Here is the real challenge of Easter, the challenge of the dead then resurrected Christ, I believe we all must accept if we want to see Jesus’ glory, the glory God gave Jesus because God loved Jesus before the creation of the world. We must follow Jesus in a way that glorifies God the Father in our lives and in our deaths. Internalize the way Jesus told Peter he would glorify God in his death: “When you are old you will stretch out your hands, and someone else will dress you and lead you where you do not want to go.”  What parallel death in our present world does that sound like?  We more than likely will not die as a religious prisoner locked in a prison cell and then crucified upside down like tradition says was true of Peter. But if we live long enough our bodies will become frail, possibly our minds as well, and we will dressed by others and led where we do not want to go. I can’t tell remember how many times I’ve heard people pray that they could just die peacefully in their sleep or die without pain. Few and far between are the times that I’ve heard people say they want to die in a way that glorifies God. One of those who said that just died last week, Steve Marshall, and I wish to acknowledge publicly his beauty. Another young lady grew up a friend of his. The way we live should parallel the way we die; both should occur in ways that bring glory to God. That is the challenge of Easter.
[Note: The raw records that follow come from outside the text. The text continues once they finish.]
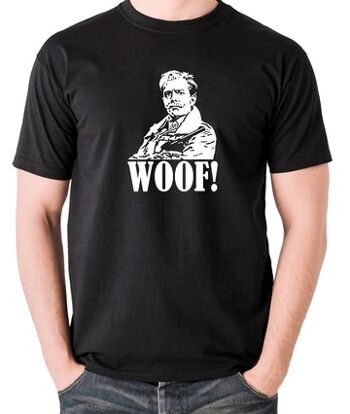 T-shirt inspiré de Blackadder - Woof ! le noir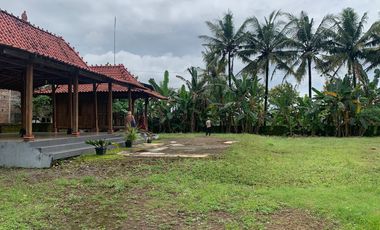 Dijual tanah SHMP di Sentolo Kulon Progo bonus joglo u/investasi dll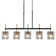 Quitman 5 - Light Gold/Black Kitchen Island Linear Pendant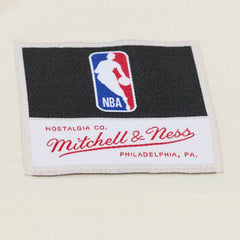 Oklahoma City Thunder Hardwood Classics Chainstitch Premium T-Shirt Cream | Mitchell & Ness discount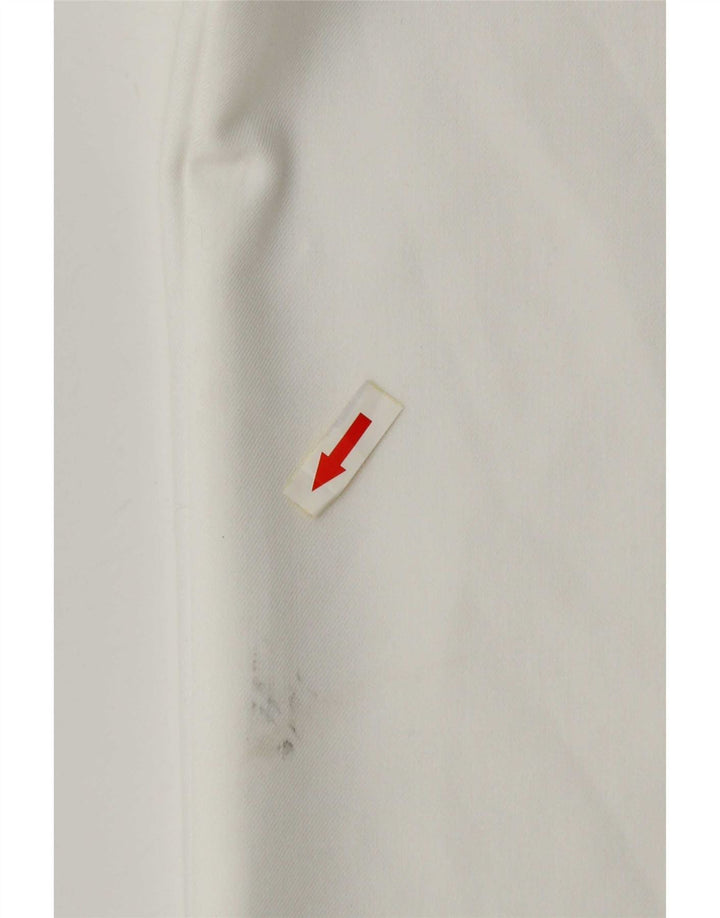Zara Damen-Chinohose mit weitem Bein, Größe M, W28, L31, Weiß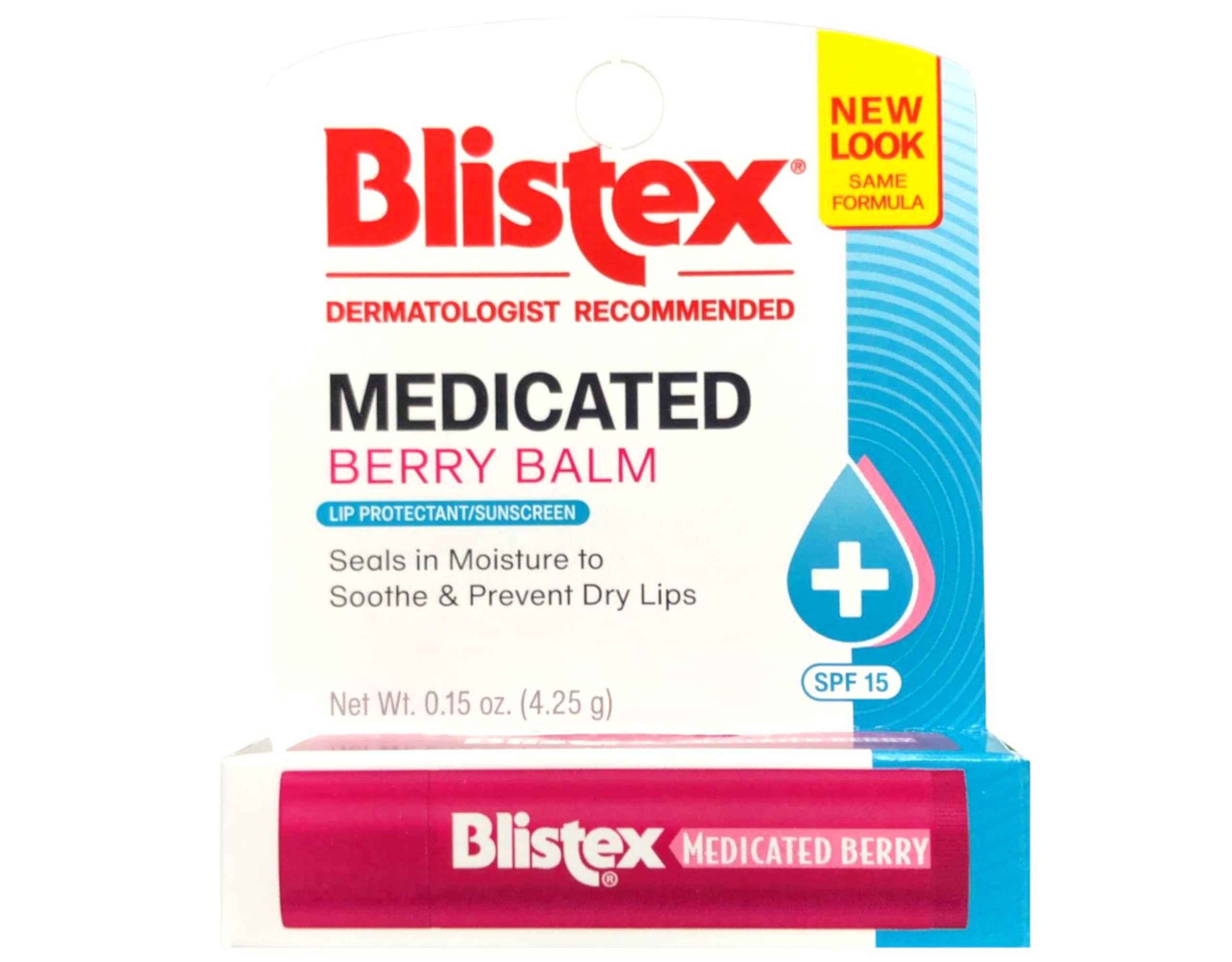 Blistex Medicated Lip Balm Berry SPF 15 – 15oz Tubes (12 Pack)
The word I would suggest, a word that has constantly been on my mind for two years now, is the word surrendered. I believe the phrase, “dressed by others and led where we do not want to go” is an apt definition of a surrendered life. But surrendered does not mean resigned, cowardly, or powerless.  Peter lived a strong, powerful, and bold life before he died a surrendered death. We are not to live defeated in our spirits, we are to live exemplary lives as overcomers. We are to face the challenges life brings our way with our heads held high, with grace and truth in our hearts, and with love on our lips. Study the events which took Jesus from the Upper Room until His death on the cross and make note of how many people He reached out to with offers of forgiveness, hope, and even eternal life. Even on the cross itself, one came to know Jesus. We are to work wonders and bring healing to those we touch. We are to pray great prayers that lead to wonders occurring to the glory of our Father. Jesus said, “This is to my Father’s glory, that you bear much fruit, showing yourselves to be my disciples” (15:8). Live life fully.  Love passionately. Bring joy and healing to those you touch. Sacrifice. Surrender and live the life of one totally free. This is the way we bring glory to our Heavenly Father.